Jessica Wilkerson has a joint appointment in History and Southern Studies. Born and raised in East Tennessee, she earned her MA in Women’s History from Sarah Lawrence College and PhD in History from the University of North Carolina at Chapel Hill. Her first book, To Live Here, You Have to Fight: How Women Led Appalachian Movements for Social Justice (University of Illinois Press, 2019), traces the alliances forged and the grassroots movements led by women in the Appalachian South in the 1960s and 1970s. The project, based on her dissertation, received the OAH Lerner-Scott Prize and the Labor and Working-Class History’s Herbert Gutman Prize.

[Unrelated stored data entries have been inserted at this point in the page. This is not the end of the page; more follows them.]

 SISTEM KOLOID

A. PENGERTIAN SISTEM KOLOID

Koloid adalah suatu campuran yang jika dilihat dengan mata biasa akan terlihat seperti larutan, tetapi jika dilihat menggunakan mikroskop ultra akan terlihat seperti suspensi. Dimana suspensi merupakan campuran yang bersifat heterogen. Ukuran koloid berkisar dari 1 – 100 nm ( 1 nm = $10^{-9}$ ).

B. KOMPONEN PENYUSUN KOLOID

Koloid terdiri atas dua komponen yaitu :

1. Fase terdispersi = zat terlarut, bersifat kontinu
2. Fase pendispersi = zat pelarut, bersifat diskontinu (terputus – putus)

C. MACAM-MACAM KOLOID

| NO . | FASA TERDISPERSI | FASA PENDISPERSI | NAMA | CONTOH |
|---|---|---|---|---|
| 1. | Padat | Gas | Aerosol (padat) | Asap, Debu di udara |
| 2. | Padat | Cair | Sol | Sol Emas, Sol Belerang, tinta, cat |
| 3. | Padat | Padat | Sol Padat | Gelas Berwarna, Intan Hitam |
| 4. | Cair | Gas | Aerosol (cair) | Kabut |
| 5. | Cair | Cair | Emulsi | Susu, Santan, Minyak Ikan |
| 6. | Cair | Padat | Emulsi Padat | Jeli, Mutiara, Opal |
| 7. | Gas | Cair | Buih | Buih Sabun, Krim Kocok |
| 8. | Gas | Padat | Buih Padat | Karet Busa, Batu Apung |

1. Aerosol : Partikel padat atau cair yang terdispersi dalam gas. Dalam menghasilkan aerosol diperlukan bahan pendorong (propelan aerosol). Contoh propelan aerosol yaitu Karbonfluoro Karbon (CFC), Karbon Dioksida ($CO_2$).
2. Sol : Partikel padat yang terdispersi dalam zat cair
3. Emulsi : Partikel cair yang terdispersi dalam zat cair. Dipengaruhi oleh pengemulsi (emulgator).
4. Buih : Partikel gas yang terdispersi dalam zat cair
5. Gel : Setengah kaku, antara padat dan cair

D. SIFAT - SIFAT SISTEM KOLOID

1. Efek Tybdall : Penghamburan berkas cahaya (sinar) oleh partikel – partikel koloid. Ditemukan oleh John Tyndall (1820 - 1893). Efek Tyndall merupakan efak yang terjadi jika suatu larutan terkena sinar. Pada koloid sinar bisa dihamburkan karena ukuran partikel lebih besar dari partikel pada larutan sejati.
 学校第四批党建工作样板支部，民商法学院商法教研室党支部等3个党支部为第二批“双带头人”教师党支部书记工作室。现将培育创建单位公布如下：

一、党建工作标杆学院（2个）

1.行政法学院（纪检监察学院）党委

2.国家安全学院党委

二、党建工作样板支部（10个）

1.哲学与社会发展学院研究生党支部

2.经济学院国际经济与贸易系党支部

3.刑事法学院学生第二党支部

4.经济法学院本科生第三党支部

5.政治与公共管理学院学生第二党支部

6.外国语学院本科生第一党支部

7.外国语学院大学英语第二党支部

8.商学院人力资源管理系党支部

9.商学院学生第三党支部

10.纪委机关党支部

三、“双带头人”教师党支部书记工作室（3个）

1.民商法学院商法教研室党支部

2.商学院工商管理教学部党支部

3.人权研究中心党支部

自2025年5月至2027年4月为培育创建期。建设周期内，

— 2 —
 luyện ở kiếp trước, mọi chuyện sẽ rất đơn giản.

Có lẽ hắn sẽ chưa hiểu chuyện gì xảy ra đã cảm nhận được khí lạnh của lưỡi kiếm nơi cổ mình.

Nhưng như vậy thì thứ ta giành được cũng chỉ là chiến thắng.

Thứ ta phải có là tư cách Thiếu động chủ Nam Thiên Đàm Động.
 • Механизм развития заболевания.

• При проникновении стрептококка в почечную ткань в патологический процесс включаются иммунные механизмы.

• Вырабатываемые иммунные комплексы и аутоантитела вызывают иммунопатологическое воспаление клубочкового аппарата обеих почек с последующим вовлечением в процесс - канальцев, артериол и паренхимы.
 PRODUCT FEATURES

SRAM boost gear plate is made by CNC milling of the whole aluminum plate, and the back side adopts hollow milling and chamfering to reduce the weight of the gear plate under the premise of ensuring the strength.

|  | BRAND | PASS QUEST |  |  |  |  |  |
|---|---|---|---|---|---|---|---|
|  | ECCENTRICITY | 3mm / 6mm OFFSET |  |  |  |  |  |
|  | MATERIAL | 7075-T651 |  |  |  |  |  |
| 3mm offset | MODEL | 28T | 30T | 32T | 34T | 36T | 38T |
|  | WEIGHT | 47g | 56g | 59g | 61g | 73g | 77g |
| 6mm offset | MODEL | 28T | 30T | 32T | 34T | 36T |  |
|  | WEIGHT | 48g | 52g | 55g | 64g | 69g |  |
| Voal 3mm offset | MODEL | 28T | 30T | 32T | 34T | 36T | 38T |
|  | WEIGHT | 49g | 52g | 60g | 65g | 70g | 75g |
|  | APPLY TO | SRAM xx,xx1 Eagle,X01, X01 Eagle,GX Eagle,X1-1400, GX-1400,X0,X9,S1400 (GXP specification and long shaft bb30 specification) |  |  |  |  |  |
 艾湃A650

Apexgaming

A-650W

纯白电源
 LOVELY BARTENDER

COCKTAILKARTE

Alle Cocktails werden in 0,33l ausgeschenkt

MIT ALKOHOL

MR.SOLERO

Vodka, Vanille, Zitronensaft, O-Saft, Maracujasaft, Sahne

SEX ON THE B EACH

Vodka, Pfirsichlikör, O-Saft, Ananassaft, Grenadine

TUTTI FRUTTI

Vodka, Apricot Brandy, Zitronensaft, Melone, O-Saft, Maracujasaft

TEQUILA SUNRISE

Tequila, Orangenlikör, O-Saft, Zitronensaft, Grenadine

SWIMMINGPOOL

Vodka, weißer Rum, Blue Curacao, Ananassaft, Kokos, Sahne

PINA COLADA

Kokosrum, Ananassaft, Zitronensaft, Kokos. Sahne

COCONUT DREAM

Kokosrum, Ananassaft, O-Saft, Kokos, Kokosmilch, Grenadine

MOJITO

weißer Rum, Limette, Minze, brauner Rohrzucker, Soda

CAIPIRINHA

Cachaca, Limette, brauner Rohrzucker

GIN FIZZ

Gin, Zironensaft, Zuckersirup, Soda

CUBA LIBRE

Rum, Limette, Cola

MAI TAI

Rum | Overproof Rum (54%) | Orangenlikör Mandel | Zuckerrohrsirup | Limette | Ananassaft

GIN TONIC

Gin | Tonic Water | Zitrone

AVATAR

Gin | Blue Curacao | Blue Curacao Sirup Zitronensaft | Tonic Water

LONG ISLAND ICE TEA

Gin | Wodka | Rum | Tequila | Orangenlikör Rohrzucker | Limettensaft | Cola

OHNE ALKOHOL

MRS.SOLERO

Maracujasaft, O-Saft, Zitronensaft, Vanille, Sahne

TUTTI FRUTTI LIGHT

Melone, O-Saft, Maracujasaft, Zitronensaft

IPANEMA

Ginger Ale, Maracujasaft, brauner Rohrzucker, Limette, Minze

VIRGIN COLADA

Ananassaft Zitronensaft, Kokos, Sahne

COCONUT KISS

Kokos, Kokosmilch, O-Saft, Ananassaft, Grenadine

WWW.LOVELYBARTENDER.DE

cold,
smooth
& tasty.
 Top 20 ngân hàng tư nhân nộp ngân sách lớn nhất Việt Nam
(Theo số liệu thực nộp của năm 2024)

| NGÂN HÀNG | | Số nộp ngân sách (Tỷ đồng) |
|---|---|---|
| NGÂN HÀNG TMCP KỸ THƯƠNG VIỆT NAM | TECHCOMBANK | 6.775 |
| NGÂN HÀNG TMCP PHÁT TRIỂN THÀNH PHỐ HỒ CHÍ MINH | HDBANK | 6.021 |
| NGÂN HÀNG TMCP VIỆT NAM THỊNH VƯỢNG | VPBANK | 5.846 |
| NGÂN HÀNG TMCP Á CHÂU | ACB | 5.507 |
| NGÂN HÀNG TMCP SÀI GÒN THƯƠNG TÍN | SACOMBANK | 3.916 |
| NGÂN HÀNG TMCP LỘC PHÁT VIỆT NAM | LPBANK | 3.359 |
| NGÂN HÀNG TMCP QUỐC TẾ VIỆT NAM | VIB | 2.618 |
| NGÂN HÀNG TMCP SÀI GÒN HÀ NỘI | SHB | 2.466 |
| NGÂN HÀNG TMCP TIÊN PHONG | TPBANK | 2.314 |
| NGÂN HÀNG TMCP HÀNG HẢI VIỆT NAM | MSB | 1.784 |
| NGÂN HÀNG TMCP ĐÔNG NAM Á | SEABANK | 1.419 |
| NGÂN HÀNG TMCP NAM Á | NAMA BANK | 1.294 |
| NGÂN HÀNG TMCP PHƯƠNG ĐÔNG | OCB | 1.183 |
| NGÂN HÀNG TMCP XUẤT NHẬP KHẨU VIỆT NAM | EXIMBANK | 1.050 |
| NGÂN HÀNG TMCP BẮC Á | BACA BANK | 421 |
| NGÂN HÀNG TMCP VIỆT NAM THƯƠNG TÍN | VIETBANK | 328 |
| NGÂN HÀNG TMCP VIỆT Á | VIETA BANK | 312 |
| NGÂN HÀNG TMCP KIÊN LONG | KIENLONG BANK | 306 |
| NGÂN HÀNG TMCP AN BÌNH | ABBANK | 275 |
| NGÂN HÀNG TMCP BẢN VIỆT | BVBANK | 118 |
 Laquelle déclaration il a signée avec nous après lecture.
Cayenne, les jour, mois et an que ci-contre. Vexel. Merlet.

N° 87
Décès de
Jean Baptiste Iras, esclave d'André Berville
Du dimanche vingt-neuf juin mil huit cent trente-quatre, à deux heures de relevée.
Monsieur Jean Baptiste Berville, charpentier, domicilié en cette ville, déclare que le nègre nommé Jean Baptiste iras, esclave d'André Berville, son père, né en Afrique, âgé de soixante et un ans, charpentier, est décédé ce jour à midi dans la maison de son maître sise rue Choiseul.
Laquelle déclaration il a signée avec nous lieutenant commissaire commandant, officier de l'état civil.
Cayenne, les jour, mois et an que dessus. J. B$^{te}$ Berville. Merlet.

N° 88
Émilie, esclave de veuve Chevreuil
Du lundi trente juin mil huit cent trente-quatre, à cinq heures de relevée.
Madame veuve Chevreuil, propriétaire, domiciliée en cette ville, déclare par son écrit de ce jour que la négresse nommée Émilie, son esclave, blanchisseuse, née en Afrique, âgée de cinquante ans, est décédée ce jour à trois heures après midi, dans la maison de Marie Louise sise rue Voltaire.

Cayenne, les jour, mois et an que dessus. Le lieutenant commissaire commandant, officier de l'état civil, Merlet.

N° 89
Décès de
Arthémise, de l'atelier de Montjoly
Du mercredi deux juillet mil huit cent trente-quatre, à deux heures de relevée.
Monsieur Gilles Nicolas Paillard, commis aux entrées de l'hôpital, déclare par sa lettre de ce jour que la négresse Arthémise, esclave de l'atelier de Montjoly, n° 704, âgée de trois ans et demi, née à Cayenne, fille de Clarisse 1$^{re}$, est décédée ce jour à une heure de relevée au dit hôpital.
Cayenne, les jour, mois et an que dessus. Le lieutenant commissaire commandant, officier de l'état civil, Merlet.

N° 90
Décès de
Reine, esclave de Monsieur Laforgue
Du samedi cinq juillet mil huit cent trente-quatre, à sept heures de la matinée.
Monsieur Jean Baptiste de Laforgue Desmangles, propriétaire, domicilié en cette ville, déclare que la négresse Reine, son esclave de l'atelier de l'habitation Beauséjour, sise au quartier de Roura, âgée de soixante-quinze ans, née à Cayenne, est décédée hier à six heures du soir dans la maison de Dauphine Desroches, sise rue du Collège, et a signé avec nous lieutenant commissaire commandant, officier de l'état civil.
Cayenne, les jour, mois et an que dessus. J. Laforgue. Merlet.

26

Wilkerson’s article “The Company Owns the Mine But They Don’t Own Us: Feminist Critiques of Capitalism in the Coalfields of Kentucky,” was published in April 2016 in Gender & History and received the A. Elizabeth Taylor Prize for the best article in women’s history from the Southern Association for Women Historians. She has also published in Southern Cultures and Working U.S.A.: The Journal of Labor and Society, and she contributed to North Carolina Women: Their Lives and Times—Volume 2(University of Georgia Press). She has contributed to oral history projects at the Southern Oral History Program (UNC), including the “Long Women’s Movement in the American South.” You can hear more about that project here. In the spring 2017, she began a collaboration with her students on an oral history project documenting LGTBQ life and history in Mississippi. She has also written for 100 Days in Appalachia, Salon, Rewire News, Washington Post, and Longreads. Her research interests include women’s and gender history, working-class history, U.S. social movements, Appalachian history, and oral history.
Professor Wilkerson teaches classes in southern history, women’s and gender history, contemporary U.S. history, and oral history.